Associate Platform Reliability Engineer
jefferies
Job Description
Key Responsibilities
- Collaborate with a high-performing global team to maintain plant stability across middle-office and operations applications.
- Lead incident triage, root cause analysis, and communication, with a strong focus on problem management.
- Partner with regional teams to drive technical and functional initiatives.
- Identify and eliminate manual support tasks through automation; develop tools for deployment, management, and service visibility.
- Design and implement robust monitoring and alerting systems using platforms like AppD and OpenTelemetry.
- Work closely with engineering teams to support system architecture, schema design, and performance tuning.
- Troubleshoot issues across the full technology stack.
Qualifications
- Bachelor’s degree in Computer Science, Engineering, or a related field.
- Minimum 3 years of experience in programming with Python, Go, C/C++, or C#.
- Strong foundation in computing fundamentals—data structures, algorithms, and software design.
- Experience in application design, maintenance, and support.
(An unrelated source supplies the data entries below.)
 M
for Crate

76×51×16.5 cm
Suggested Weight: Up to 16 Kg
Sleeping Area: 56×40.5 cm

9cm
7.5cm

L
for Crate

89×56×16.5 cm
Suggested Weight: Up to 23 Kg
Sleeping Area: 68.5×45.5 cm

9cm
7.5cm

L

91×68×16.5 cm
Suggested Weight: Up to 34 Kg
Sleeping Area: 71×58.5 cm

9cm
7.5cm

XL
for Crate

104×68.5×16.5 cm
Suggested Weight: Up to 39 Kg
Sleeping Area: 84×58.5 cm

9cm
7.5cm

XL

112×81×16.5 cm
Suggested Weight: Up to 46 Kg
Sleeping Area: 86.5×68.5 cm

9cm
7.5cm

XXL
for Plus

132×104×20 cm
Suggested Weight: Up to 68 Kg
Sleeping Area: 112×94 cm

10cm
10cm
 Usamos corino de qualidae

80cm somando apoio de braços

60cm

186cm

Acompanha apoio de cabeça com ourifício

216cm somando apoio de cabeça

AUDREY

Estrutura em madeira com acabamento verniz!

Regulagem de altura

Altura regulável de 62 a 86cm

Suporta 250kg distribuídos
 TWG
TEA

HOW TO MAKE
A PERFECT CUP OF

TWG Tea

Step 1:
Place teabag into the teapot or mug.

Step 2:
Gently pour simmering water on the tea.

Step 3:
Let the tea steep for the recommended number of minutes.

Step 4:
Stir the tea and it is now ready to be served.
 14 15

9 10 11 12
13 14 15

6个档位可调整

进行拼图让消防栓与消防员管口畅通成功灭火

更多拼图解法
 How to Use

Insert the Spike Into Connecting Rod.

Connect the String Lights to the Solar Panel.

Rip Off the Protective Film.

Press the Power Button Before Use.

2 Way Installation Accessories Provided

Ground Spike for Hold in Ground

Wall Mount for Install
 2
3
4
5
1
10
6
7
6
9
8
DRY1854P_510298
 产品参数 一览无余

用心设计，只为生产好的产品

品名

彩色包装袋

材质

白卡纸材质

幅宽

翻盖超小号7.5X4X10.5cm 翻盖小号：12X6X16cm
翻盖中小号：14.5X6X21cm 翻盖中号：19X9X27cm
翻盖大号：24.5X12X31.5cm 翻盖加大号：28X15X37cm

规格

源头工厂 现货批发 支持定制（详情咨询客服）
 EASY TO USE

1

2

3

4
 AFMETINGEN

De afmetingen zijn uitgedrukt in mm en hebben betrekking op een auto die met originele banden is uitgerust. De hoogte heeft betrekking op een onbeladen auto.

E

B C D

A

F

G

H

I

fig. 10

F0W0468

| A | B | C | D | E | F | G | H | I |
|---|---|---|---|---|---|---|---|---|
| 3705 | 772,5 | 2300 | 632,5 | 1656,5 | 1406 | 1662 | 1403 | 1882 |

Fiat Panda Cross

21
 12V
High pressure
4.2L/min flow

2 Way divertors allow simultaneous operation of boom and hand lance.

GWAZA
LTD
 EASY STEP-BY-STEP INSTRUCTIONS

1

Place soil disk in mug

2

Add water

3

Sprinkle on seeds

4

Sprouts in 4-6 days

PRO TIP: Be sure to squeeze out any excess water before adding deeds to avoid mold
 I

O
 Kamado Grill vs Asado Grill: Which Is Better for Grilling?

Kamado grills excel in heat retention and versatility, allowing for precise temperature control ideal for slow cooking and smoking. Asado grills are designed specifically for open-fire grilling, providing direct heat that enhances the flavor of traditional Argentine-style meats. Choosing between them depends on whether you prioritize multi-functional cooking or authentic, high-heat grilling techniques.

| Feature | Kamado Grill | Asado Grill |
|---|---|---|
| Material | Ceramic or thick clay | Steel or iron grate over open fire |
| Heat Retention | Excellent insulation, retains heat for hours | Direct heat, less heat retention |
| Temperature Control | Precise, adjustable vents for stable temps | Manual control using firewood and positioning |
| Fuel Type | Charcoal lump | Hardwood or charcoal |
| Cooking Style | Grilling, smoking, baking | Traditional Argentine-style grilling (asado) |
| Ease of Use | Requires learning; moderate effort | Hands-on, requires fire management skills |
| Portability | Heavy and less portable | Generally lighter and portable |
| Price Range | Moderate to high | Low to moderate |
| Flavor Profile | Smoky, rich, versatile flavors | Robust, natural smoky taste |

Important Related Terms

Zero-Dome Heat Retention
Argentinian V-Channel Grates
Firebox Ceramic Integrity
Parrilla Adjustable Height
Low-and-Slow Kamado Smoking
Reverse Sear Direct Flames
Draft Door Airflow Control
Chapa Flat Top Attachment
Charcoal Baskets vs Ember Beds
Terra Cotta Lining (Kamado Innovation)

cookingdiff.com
- Solid understanding of SRE principles and practices.
- Proficiency in Linux/Unix and Windows Server environments.
- Hands-on experience with scripting, databases, and troubleshooting application/data access issues.
- Self-driven with a strong sense of ownership and commitment to quality.
- Excellent communication skills, able to engage both technical and business stakeholders.
- Familiarity with open-source platforms such as Redis, MongoDB, Kafka, and Elasticsearch.
- Experience configuring observability stacks (Grafana, Prometheus, Jaeger, Loki).
- Exposure to DevOps tools and technologies including Git, Jenkins, Ansible.